■ **What is needed**
Extract and reproduce the lines below exactly, everything from the line containing "Among those listed as" down to the end of the records, both ends included. Leave the pictures out.

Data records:
--- start ---

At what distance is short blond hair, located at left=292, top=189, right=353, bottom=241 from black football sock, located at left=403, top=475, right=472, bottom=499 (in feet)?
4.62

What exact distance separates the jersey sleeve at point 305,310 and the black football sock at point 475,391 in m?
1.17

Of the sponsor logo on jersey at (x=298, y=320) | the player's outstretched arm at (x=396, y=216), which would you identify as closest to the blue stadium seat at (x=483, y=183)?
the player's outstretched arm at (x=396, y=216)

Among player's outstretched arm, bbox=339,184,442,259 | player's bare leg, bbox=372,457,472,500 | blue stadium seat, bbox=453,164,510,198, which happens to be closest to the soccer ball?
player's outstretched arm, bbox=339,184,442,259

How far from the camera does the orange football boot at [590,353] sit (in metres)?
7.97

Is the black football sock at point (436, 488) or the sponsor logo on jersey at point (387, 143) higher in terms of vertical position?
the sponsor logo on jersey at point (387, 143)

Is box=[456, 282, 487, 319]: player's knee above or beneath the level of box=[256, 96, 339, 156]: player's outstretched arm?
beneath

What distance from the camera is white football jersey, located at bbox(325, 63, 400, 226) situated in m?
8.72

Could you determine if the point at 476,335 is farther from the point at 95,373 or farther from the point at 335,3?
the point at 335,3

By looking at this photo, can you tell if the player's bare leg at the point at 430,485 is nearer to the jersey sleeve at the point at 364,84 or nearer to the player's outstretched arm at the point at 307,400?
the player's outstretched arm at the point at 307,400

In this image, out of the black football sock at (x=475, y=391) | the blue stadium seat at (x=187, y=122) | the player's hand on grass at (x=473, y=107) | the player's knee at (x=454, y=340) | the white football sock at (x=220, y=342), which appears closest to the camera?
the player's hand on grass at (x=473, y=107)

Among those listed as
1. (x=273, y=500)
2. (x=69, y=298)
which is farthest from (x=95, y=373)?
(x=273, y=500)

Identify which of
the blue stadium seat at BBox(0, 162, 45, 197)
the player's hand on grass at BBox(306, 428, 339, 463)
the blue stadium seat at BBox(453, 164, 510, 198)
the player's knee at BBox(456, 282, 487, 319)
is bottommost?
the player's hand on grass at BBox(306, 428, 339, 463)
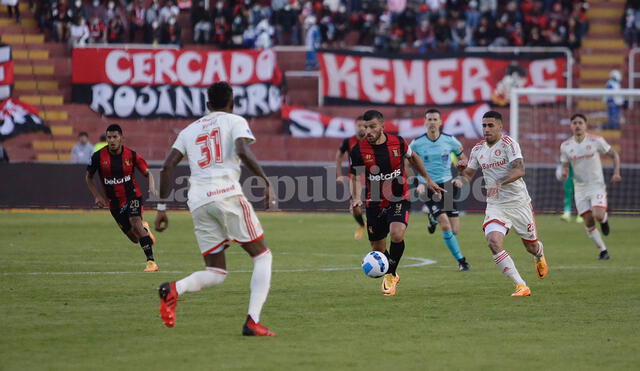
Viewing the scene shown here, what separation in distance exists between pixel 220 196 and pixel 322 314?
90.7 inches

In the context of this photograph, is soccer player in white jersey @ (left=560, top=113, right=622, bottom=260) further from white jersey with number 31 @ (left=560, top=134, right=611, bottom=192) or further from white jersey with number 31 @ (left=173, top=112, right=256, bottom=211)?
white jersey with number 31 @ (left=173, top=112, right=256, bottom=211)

--- end ---

■ **Output of the task**
Among those listed as
1. (x=273, y=500)
2. (x=69, y=298)
which is farthest from (x=95, y=373)?
(x=273, y=500)

Identify which of
the blue stadium seat at BBox(0, 162, 45, 197)
the player's hand on grass at BBox(306, 428, 339, 463)
the blue stadium seat at BBox(453, 164, 510, 198)
the player's knee at BBox(456, 282, 487, 319)
is bottommost?
the player's hand on grass at BBox(306, 428, 339, 463)
Viewing the scene shown here, what separation in distance exists between pixel 220 196 and pixel 322 314?
90.7 inches

In the context of this photograph, is soccer player in white jersey @ (left=560, top=113, right=622, bottom=260) further from white jersey with number 31 @ (left=560, top=134, right=611, bottom=192) or further from white jersey with number 31 @ (left=173, top=112, right=256, bottom=211)?
white jersey with number 31 @ (left=173, top=112, right=256, bottom=211)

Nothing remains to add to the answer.